** Opening Text passage block **

In its final report on the Mantralaya fire, which killed five people, the Mumbai fire brigade is likely to stick its neck out and point out that the government’s failure to implement the Maharashtra Fire Prevention and Life Safety Measure Act, 2006, in its own headquarters, is one of the main reasons for the disaster.
The report will be submitted in five to six days.
Fire brigade officials, who met on Sunday to discuss their 12-hour-long operation and their audit report, told HT that the government had failed to install and maintain fire-fighting equipment such as smoke detection system, analogue addressable fire alarm arrangement, fire extinguishers, sprinklers, hose reel and tank storing adequate water, which were made mandatory by the Act.
“During our operation, we realised that nothing mandated in the Act had been followed. There was not even a hotline between Mantralaya and the fire brigade, which could have alerted us immediately,” an official said, requesting anonymity.
The city’s chief fire officer SV Joshi first heard about the fire when a relative of his working in Mantralaya called him on his mobile phone and not through official channels.
As reported in HT’s June 23 edition, in its preliminary report, the fire brigade had stated that the state secretariat building was not equipped to handle the fire.
Under the Act, the fire brigade is responsible for ensuring that all important buildings follow the guidelines. But it has no jurisdiction over Mantralaya, which is the responsibility of the public works department.

** Closing Text passage block **
** Opening Collected material block **

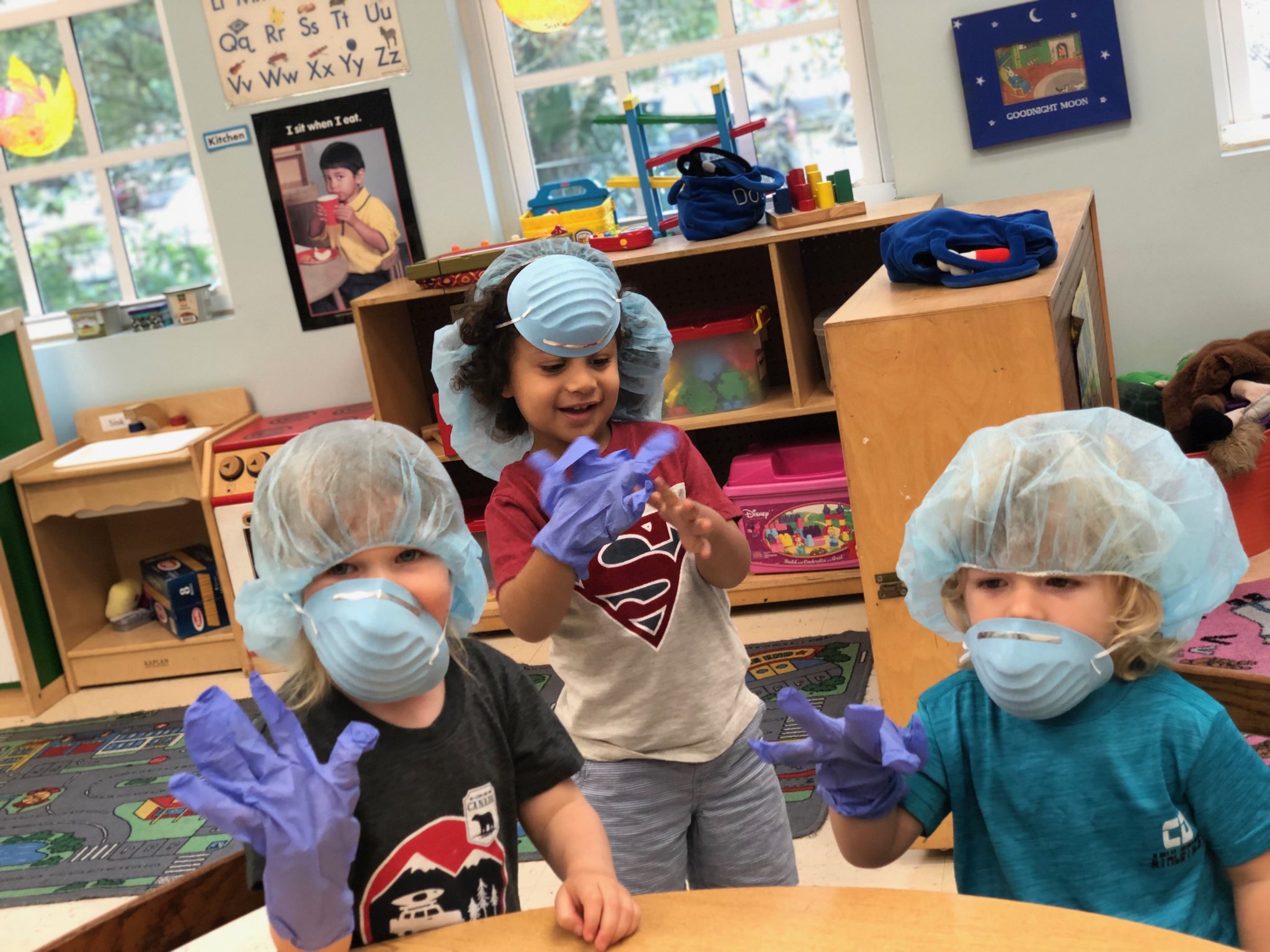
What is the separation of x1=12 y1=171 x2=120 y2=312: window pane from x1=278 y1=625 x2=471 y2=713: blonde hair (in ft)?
12.0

** Closing Collected material block **

Required work:
- a) Answer these questions about the news report on the Mantralaya fire.
(i) How many people did the fire kill?
(ii) How did chief fire officer SV Joshi first hear about the fire?
(iii) Which department is responsible for Mantralaya?
- b) Write the next part of the news report on the Mantralaya fire, picking up after its sentence about the public works department.

Answers by item number:
- a)
(i) Five people.
(ii) A relative of his who worked in Mantralaya called him on his mobile phone.
(iii) The public works department.

- b)
The fire, which broke out on Thursday, became a raging inferno because of the lack of a disaster control plan and huge volumes of wood and paper in the offices. Since then, Mantralaya has been closed and all government operations suspended.
The report will also criticise the excessive use of wooden partitions in the building. “A wall made of bricks and cement prevents fire from spreading. In Mantralaya, these were replaced by wooden panels for cubicles for ministers,” the official said.
MV Deshmukh, director, Maharashtra Fire Services, said: “The Act is applicable for new buildings, not old ones like Mantralaya. The fire safety norms in the building are being followed as per the Development Plan rules prevalent at the time of its construction.” The state made the Act mandatory for all hospitals, including those built before 2008, after the AMRI fire in Kolkata claimed 90 lives. But it ignored fire safety measures within Mantralaya.